Prior to genome annotation, transcripts were assembled by reference guided with the Trinity pipeline [19] followed by filtering criteria based on the redundancy, abundance, and quality of the assembly to reduce the number of potential spurious contigs. Redundancy was eliminated by clustering our assembled transcripts with highly similar contigs using CD-HIT-EST (v4.6) [20] at a nucleotide identity of 95%. Fewer than 3% of the Trinity transcripts were redundant and were therefore removed. Expression levels were detected using KALLISTO [21] in order to remove transcripts not expressed. After this first filtering step, between 76 and 81% of the assembled transcripts were retrieved for each sample (data not shown). The number of final non-redundant transcripts considered for downstream analysis such as functional annotation, was roughly 13 k for each genome. Using this subset, together with transcripts from CM334 and Zunla1, we annotated on average 47 k genes per sample (Table 4).

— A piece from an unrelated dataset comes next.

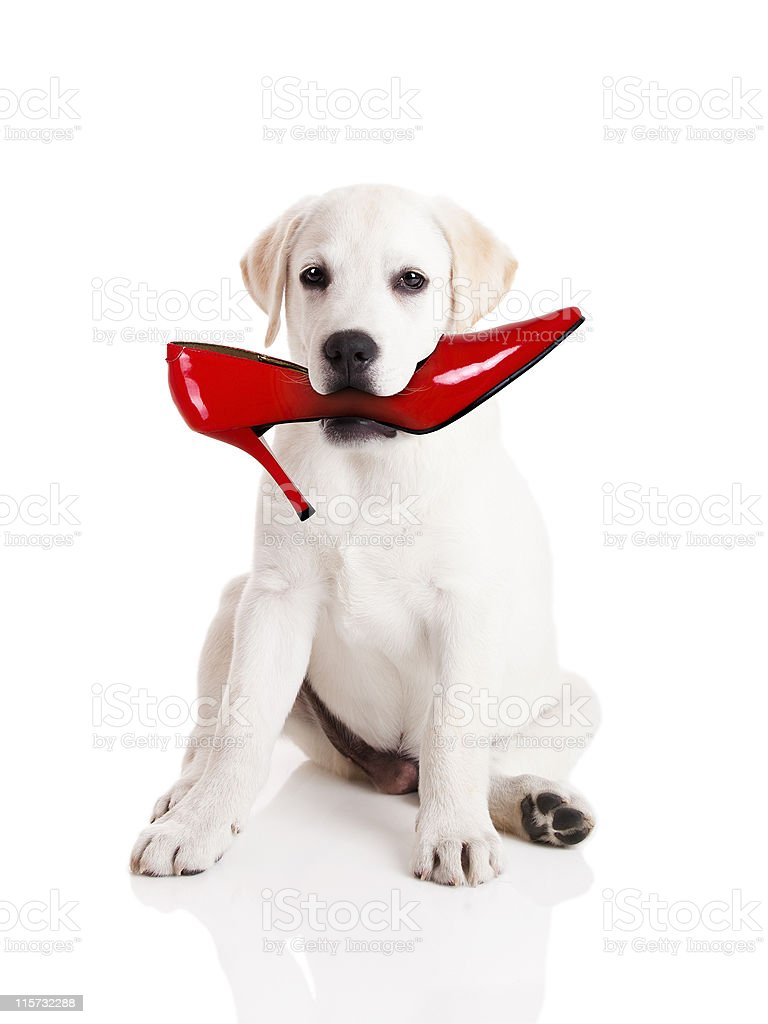 Biting the shoe royalty-free stock photo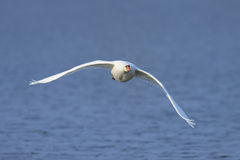 Mute swan flying Royalty Free Stock Photos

Table 4 Number of predicted genes, mRNAs and proteins in each genome

In addition, we found about 10,000 genes not annotated in the reference genome although they were similar to those reported for other Solanaceae such as Solanum tuberosum, S. pennellii and S. commersonii. The lowest number of genes (Table 4) was detected in PAP (46,096), while the highest in SIG (48,389). Proteomes were validated using BUSCO and three different databases (Eukaryote, Solanales and Viridiplantae) (Table S6). Overall, more than 90% of expected proteins were identified as complete in all three databases. High percentage of putative paralogues (10 to 20%), i.e., complete genes with more than one copy were also observed. The function attributed to each predicted protein was based on the results of Gene Ontology (GO) and histograms with the abundances of GO terms were drawn using wego2 (https://wego.genomics.cn/) (Fig. S3). Among biological processes (BP), cellular and metabolic processes (accounting more than 60% of the predicted genes) were the most enriched terms in all genomes. Similarly, catalytic activity and binding (~ 60% of the predicted genes) abounded among the molecular functions (MF), whereas cell and membrane functions were the most abundant within cellular ones (CF) (60% of the predicted genes).

Repeat proportion across pepper genomes

We also estimated the repeat proportion in our genomes through clustering analysis in RepeatExplorer2 [22]. The repetitive fractions of the genomes of all species were mainly composed of Long Terminal Repeats (LTRs), although a high proportion of these elements remained unclassified (~ 13%). Among the LTRs, the majority of elements belonged to Gypsy superfamily. In particular, ~ 8% were classified as Tekay, a well-known family of Gypsy chromovirus, whereas Athila and Ogre families abounded within Ty3_Gypsy category. By contrast, the most abundant elements belonging to Copia Superfamily were TAR and Bianca. To get more insights into the evolution of the repetitive fraction in our samples, a comparative analysis was also employed. Interestingly, we observed that the abundancy of clusters was different among our samples. For example, as shown in Fig. S4, CL195, CL108, CL105 and CL145, which together made the Supercluster 23, showed higher abundance in CIL compared with the others. Similarly, CL223 showed a similar size in SIG and PAP compared to the other samples, suggesting a specific burst of different families in each genome.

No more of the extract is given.